HALAMAN:

Pertumbuhan Industri (Masih) Bergantung Proyek Pemerintah

Mengeker Prospek Ekonomi dan Bisnis 2017 (5)

Ilustrasi : Internet

eQuator.co.id – Kualitas pertumbuhan ekonomi akan bergantung pada sektor industri. Dengan efek pengali yang tinggi, pertumbuhan industri tahun depan diharapkan bisa mempercepat pemulihan ekonomi.

Kementerian Perindustrian (Kemenperin) memasang target ambisius tahun depan. Pertumbuhan industri diproyeksi mencapai 5,4 persen. Angka itu melampaui proyeksi pertumbuhan ekonomi pada 2017 sebesar 5,1 persen. Juga, lebih tinggi daripada proyeksi pertumbuhan industri 2016 sebesar 4,8–5,2 persen.

Keyakinan tersebut didorong berbagai upaya dan kebijakan untuk menciptakan iklim usaha yang kondusif. Misalnya, deregulasi, pembangunan infrastruktur, serta penurunan harga gas industri.

Pembangunan infrastruktur pun masih menjadi salah satu penopang pertumbuhan industri. Ada beberapa sektor yang langsung merasakan dampak pembangunan infrastruktur. Terutama industri yang bergerak di sektor konstruksi seperti baja, keramik, dan semen.

Industri baja menargetkan tahun depan mampu tumbuh 6–9 persen. Tahun ini permintaan baja dalam negeri hanya tumbuh 5 persen. Proyek infrastruktur menjadi andalan bagi pertumbuhan industri tersebut.

’’Gencarnya pembangunan jalan, jembatan, bandara, pelabuhan, maupun sekolah dan rumah sakit dapat mendorong pertumbuhan industri baja,’’ ungkap Direktur Eksekutif Indonesia Iron and Steel Industry Association (IISIA) Hidayat Triseputro.

(Catatan dari sebuah kumpulan data)
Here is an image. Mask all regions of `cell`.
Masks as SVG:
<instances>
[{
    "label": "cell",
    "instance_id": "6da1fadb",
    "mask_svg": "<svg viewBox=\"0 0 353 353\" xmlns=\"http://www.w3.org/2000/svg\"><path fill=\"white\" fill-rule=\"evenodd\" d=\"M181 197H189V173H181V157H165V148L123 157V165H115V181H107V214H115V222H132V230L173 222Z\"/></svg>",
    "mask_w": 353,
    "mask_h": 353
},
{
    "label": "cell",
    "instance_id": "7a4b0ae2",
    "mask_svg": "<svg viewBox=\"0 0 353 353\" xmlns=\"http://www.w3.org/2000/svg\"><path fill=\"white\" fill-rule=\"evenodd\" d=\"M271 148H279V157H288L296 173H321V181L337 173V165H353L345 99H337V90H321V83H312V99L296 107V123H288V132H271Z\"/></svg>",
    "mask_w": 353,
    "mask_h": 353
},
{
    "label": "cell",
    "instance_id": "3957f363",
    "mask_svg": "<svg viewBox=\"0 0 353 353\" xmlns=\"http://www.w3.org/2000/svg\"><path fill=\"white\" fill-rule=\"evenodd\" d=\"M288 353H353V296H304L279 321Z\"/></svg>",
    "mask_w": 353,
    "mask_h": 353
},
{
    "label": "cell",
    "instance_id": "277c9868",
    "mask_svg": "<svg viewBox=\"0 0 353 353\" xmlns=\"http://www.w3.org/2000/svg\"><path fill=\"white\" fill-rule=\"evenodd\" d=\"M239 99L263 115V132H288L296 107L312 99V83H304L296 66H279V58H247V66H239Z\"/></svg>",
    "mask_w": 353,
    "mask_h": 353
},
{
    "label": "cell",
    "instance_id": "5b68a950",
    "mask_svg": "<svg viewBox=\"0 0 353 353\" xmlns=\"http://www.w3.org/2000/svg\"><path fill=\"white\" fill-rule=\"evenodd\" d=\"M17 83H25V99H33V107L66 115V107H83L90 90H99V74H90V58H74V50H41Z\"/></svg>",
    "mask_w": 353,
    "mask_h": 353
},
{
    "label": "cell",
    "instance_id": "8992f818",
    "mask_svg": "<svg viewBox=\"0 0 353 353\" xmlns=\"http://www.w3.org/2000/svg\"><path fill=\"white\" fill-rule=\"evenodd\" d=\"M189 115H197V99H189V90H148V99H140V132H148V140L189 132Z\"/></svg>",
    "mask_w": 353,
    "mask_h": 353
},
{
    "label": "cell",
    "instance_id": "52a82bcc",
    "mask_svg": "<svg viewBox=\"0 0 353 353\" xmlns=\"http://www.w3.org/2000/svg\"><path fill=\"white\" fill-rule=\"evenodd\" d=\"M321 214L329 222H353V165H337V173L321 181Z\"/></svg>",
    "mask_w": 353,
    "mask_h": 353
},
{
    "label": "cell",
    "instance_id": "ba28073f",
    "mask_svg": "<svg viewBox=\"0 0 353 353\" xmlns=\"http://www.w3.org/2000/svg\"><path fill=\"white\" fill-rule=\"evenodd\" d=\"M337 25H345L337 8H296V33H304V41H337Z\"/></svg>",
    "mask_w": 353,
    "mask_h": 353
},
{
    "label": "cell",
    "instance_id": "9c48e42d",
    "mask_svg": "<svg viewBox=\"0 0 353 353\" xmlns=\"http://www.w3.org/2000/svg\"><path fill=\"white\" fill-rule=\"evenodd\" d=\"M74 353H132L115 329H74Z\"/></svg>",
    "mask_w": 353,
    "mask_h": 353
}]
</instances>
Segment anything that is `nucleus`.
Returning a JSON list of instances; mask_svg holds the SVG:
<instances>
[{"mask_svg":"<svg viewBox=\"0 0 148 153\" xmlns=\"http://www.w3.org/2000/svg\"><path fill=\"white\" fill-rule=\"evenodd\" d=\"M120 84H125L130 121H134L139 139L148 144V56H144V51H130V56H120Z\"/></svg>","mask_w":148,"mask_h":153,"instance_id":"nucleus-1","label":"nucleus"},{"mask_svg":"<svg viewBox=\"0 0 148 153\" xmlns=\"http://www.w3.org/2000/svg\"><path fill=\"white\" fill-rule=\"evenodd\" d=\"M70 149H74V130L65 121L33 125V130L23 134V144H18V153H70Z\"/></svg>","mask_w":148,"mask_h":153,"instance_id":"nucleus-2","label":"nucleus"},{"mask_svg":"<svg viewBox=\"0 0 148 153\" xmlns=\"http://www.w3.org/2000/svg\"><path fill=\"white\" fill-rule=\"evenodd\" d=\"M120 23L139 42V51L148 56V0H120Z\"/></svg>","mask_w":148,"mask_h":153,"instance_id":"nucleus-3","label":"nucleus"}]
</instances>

TUGAS UNTUK DIKERJAKAN: Sunting bagian artikel tentang pertumbuhan industri mulai dari "Keyakinan tersebut didorong" sampai dengan "harga gas industri." dengan mengganti "iklim usaha" menjadi "lingkungan usaha", lalu tuliskan hasilnya.

HASIL PENGERJAAN TUGAS:
Keyakinan tersebut didorong berbagai upaya dan kebijakan untuk menciptakan lingkungan usaha yang kondusif. Misalnya, deregulasi, pembangunan infrastruktur, serta penurunan harga gas industri.